„Du bist ein Gott, der mich sieht.“ – Die Jahreslosung 2023 gehört zu einer der Geschichten, die die hebräische Bibel von den
Vorfahren Israels erzählt. Hagar ist aus Verzweiflung in die Wüste geflohen. Sie ist Magd bei Sarai und Abram. Beide sind alt und immer noch kinderlos. Dabei hatte ein Engel Abram verkündet, dass er Nachkommen so zahlreich wie die Sandkörner in der Wüste bekommen werde. Aber Sarai wurde nicht schwanger. Nach damaliger Sitte holte Abram statt seiner Frau deren Magd zu sich ins Zelt. Und tatsächlich: Hagar wird schwanger. Doch nun behandelt Sarai sie erst recht hart und ungerecht. Als
Hagar es nicht mehr aushält, läuft sie wie von Sinnen in die Wüste – in den sicheren Tod. Doch als sie an einer ausgetrockneten Quelle zusammenbricht, hört sie plötzlich Gottes Stimme. Er befiehlt ihr aufzustehen. Plötzlich sprudelt aus der Quelle wieder Wasser und rettet Hagar das Leben. Hagar nennt die Quelle „El Ro`i“ – „Gott sieht“. Ihren Sohn wird sie Ismael nennen: „Gott hört“.
Das Leben schreibt viele Geschichten. Von Glück und Liebe, von Trauer und Verzweiflung. Dies ist die Geschichte einer einfachen Frau. Wahrscheinlich wäre sie vergessen worden, wenn Hagar nicht mit Sarai und Abram zu den Vorfahren der Stämme in Palästina gezählt worden wäre. Ihr Leben bekam seine Bedeutung aus der Rückschau. Die meisten Geschichten einfacher Menschen bleiben unerzählt. Denn einfache Menschen schreiben selten Weltgeschichte. Menschen, die im Sudan oder in Niger oder Mali am Rande der Wüste leben und deren Lebensraum immer dürrer und lebensfeindlicher wird. Deren Quellen versiegen und nicht wieder zum Leben erwachen. Menschen, die in Kellern hausen vor Bomben, ohne Strom und ohne Wasser. Menschen, die von Minen zerfetzt werden, die auf Kriegsschauplätzen zurückgelassen werden.

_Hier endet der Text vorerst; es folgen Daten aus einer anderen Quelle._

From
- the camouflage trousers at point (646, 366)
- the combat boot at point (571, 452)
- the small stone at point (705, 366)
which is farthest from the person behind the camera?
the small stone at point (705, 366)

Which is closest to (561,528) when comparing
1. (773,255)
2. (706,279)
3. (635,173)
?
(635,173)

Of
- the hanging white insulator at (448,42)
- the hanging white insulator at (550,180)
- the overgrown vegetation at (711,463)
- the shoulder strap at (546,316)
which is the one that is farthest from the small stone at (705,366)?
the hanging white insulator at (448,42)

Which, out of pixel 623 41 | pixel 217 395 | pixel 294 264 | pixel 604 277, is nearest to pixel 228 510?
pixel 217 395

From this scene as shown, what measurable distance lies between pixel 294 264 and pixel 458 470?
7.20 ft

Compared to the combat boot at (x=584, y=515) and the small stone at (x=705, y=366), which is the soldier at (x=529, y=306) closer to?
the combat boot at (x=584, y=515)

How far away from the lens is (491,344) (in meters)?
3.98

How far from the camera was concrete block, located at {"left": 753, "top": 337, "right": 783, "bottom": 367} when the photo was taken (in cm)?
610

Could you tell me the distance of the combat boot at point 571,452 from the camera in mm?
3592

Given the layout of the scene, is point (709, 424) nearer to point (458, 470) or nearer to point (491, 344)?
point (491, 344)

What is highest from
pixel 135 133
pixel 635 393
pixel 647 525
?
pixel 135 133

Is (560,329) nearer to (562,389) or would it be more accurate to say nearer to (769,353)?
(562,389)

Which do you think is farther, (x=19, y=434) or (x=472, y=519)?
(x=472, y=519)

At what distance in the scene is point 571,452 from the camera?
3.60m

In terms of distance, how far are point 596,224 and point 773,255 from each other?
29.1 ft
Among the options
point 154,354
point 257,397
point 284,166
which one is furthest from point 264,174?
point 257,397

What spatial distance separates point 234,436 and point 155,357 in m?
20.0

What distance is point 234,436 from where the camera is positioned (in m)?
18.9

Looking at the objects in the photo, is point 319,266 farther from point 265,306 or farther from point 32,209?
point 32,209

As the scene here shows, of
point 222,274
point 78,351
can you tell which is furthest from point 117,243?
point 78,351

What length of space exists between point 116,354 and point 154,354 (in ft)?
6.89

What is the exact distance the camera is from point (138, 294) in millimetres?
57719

Unerzählte Geschichten einfacher Menschen, sie schreien zum Himmel. Sieht Gott das Leid der Menschen nicht? Hört er nicht ihr Schreien?
Darauf gibt es keine einfache Antwort. Der Glaube sagt Ja. Der Zweifel kann trotzdem bleiben. Menschen werden auch heute gerettet. Menschen berichten, dass ihr Gebet erhört wurde. Aber die Erfahrung Hagars in der Wüste bleibt ein Geheimnis. Es sind die Augen des Glaubens, die das Leben deuten. Die Stimme, die Hagar in der Wüste gehört hat, hat sie in ihrem Herzen gehört. „Du bist ein Gott, der mich sieht“ – das Leben wird vorwärts gelebt, aber rückwärts verstanden. Es kommt vor, dass ein Erlebnis viele Jahre später in einem anderen Licht erscheint: Gott hat mich damals
gesehen, aber ich wusste es nicht.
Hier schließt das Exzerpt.